Text shown:

━━━━━━━━

You Need to Learn Man Pages
https://www.youtube.com/watch?v=RzAkjX_9B7E&t=295s
Man (manual) pages are the built in help system for Linux. They contain documentation for most commands.
Run the man
command on a command to get to it’s man page.
man man
Navigating a man page
h
q
Man uses less
^ mean ctrl
^f Forward one page
^b backward one page
can use # followed by command to repeat that many times
g first line in file
G last line in file
CR means press enter
Searching
/searchword
press enter to jump first occurance of searched word
n to jump to next match
N to go to previous match
?searchword to do a backward search (n and N are reversed when going through results)
Man page conventions
bold text type as shown
italic text replace with arguments
- Italic may not render in terminal and may be underlined or colored text instead.
[-abc] optional
-a | -b Options separated by a pipe symbol cannot be used together.
argument … (followed by 3 dots) can be repeated. (Argument is repeatable)
[expression] … entire expression within [ ] is repeatable.
Parts of a man page
Name
Synopsis
When you see file in a man page, think file and or directory
Description
short and long options do the same thing

Current section number is printed at the top left of the man page.
-k to search sections using apropos
[root@server30 ~]# man -k unlink
mq_unlink (2) - remove a message queue
mq_unlink (3) - remove a message queue
mq_unlink (3p) - remove a message queue (REALT...
sem_unlink (3) - remove a named semaphore
sem_unlink (3p) - remove a named semaphore
shm_open (3) - create/open or unlink POSIX s...
shm_unlink (3) - create/open or unlink POSIX s...
shm_unlink (3p) - remove a shared memory object...
unlink (1) - call the unlink function to r...
unlink (1p) - call theunlink() function
unlink (2) - delete a name and possibly th...
unlink (3p) - remove a directory entry
unlinkat (2) - delete a name and possibly th...]
Shows page number in ()
The sections that end in p are POSIX documentation. Theese are not specific to Linux.
[root@server30 ~]# man -k "man pages"
lexgrog (1) - parse header information in man pages
man (7) - macros to format man pages
man-pages (7) - conventions for writing Linux man pages
man.man-pages (7) - macros to format man pages
[root@server30 ~]# man man-pages
Use man-pages to learn more about man pages
Sections within a manual page
The list below shows conventional or suggested sections. Most manual
pages should include at least the highlighted sections. Arrange a
new manual page so that sections are placed in the order shown in the
list.
NAME
LIBRARY [Normally only in Sections 2, 3]
SYNOPSIS
CONFIGURATION [Normally only in Section 4]
DESCRIPTION
OPTIONS [Normally only in Sections 1, 8]
EXIT STATUS [Normally only in Sections 1, 8]
RETURN VALUE [Normally only in Sections 2, 3]
ERRORS [Typically only in Sections 2, 3]
ENVIRONMENT
FILES
ATTRIBUTES [Normally only in Sections 2, 3]
VERSIONS [Normally only in Sections 2, 3]
STANDARDS
HISTORY
NOTES
CAVEATS
BUGS
EXAMPLES
AUTHORS [Discouraged]
REPORTING BUGS [Not used in man-pages]
COPYRIGHT [Not used in man-pages]
SEE ALSO
Shell builtins do not have man pages. Look at the shell man page for info on them.

━━━━━━━━

Supplied information:

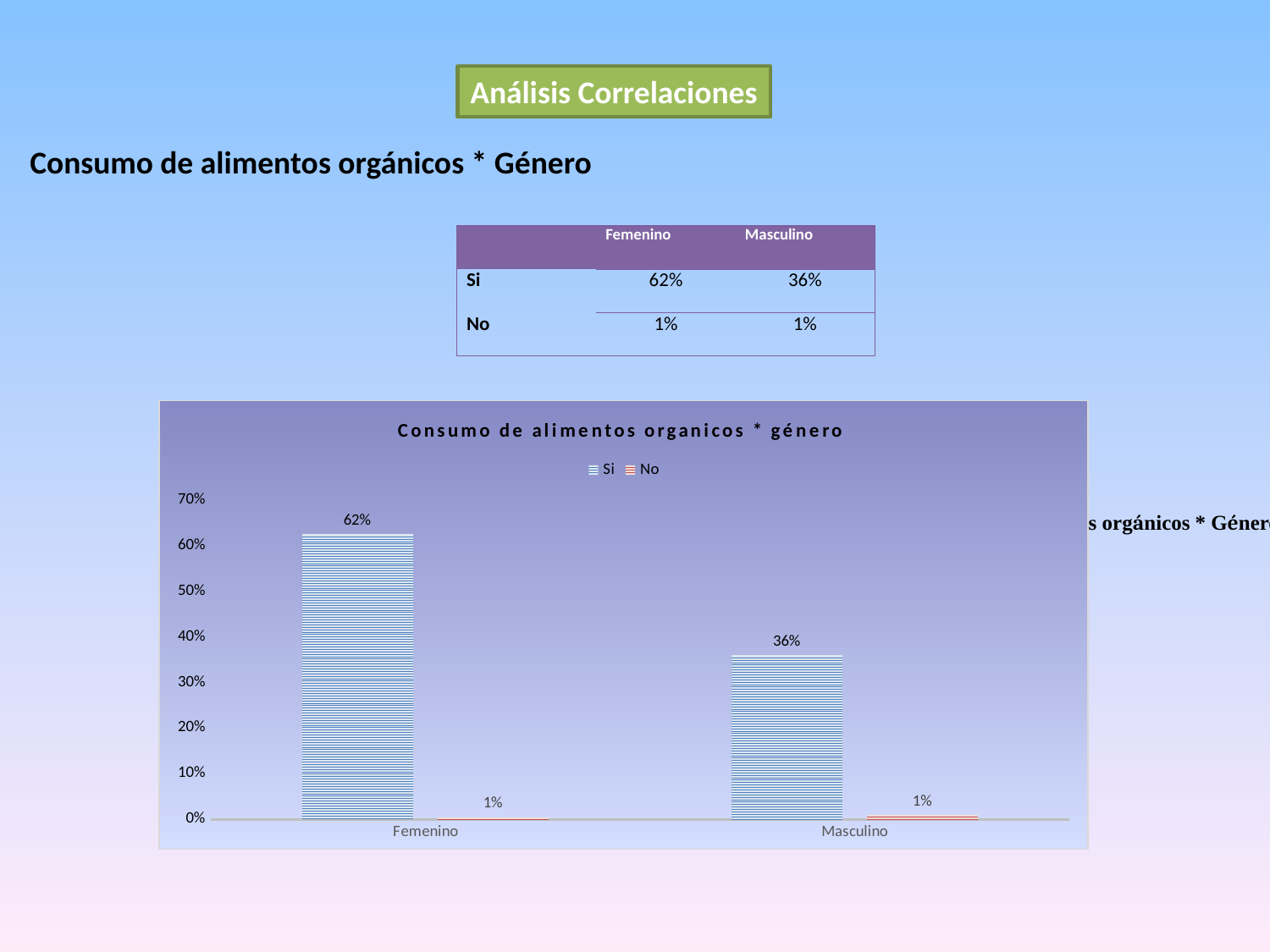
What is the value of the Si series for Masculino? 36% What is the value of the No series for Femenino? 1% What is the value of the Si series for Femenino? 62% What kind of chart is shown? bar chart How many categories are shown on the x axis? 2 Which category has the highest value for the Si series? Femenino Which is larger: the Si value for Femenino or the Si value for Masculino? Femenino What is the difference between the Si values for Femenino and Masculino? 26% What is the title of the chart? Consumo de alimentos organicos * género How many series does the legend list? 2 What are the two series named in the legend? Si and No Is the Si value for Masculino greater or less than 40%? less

━━━━━━━━

Job item A: In the man page notes, what kind of documentation is in the sections whose names end in p?
Job item B: Retype the part of the man page notes that opens with the words containing "argument … (followed" and closes with "the man page.".

Worked solution A: POSIX documentation, which is not specific to Linux.

Worked solution B:
argument … (followed by 3 dots) can be repeated. (Argument is repeatable)
[expression] … entire expression within [ ] is repeatable.
Parts of a man page
Name
Synopsis
When you see file in a man page, think file and or directory
Description
short and long options do the same thing

Current section number is printed at the top left of the man page.